El lunes le entregué el dinero recaudado a una de mis compañeras y no le conté lo ocurrido. Me faltaban los seis de la otra muchacha (casi 500 pesos), que llegaría de su provincia en cualquier momento y me pediría cuentas. Podía haberle explicado la verdad, pero una imagen caprichosa me martirizaba: hacerlo era reconocer mi incapacidad para lidiar con el mundo. (Quizás el complejo de "pinareña", del que trataba de desentenderme a toda costa, influía en no querer reconocer que había sido burlada.)
(Foto de OLPL)
Volví a doblarme en dos y a caminar, caminar, caminar (era de noche, y arrastraba los pies por el malecón). En un impulso, y sin dejar que una culpa pegajosa me inmovilizara, me arrimé al costado de la acera y empecé a señalizar con el dedo levantado como pidiendo “botella”. Fue un gesto casi instintivo, sin meditación de por medio... Inmediatamente se me acercó, salida de la nada, una mujer pequeña −como una infante envejecida−, con tacones y falda muy corta y me gritó amenazante: “oye, este pedazo es mío, y además lo controla Él” −y señaló para una sombra blanca que desde la otra acera observaba nuestros movimientos. Miré hacia atrás y vi una larga cola de chiquillas en tacones y faldas cortas, separadas a una prudencial distancia unas de otras; todas dispuestas a defender sus "puestos".
“Y vete ya −agregó−, que con esa ropa y esos zapatos me espantas a los clientes.”
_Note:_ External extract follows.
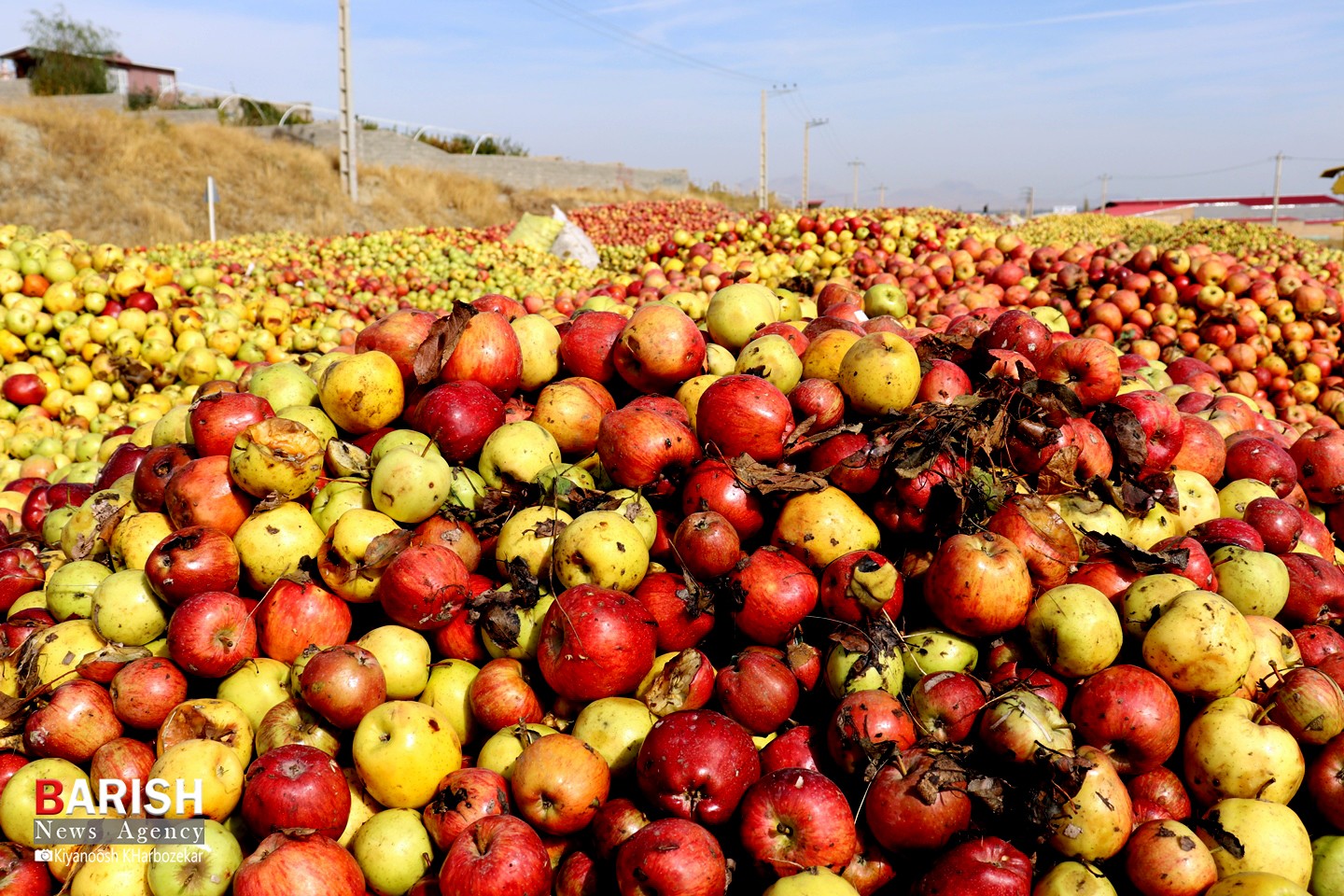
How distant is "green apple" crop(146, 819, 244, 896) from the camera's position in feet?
7.63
Su violencia hizo que me diera de bruces con el sinsentido de mi empresa: mi cuerpo descarnado, casi concentracionario, y mis ropas elementales −toda yo desprendía una ausencia de sofisticación como un perfume barato: mi belleza era hirsuta, nunca me había depilado las cejas, apenas me maquillaba−; además de mi incapacidad para la seducción impostada y para el amor sin consagración, sin previo pacto de futuro, todo ello hacía que mi empresa fuera, de antemano, un disparate. Esto, sin detenerme en pensar que, por aquella época, consideraba moralmente reprobable la prostitución.
Regresé a la residencia descoyuntada; como en las torturas medievales, mi cuerpo eran dos fragmentos que unos caballos arrastraban por caminos opuestos. Sin ningún milagro a la vista que multiplicara el dinero, tuve que contarle lo ocurrido a mi compañera de cuarto y prometerle que, tan pronto pudiera, se lo devolvería. Por un buen tiempo trabajé, durante los fines de semana, en el puesto de frituras, pudín y refresco de mis padres, hasta reunir la suma faltante (peso a peso, con la cara desvalorizada de Martí, fui restando la deuda). El trabajo de unos pocos fines de semana se volvió empleo permanente por varios años: francamente no lo asumí como una carga; era feliz ayudando a mis padres y garantizando mi cuota de subsistencia). De toda esta historia me quedé sólo con un único sabor agrio: el de no haber hecho el retrato robot de aquel individuo que aún hoy, si afino la memoria, podría recomponer. ¿A cuántas personas más habrá estafado?
Ese fin de año hubo fiesta en casa y regalos al pie del arbolito −aunque no los objetos brillantes y frágiles made in China. Mi madre sacó del fondo de un armario unos adornos de cristal, comprados probablemente en los últimos destellos de las tiendas “de la Amistad” y almacenados para cuando necesitase obsequiar a algún médico… Cuando mi abuela avisó que ya la mesa estaba servida y los platos de la vajilla de su matrimonio nos recibieron con su encanto añejo, tuve la sensación de que no podía ser más completa la estampa familiar.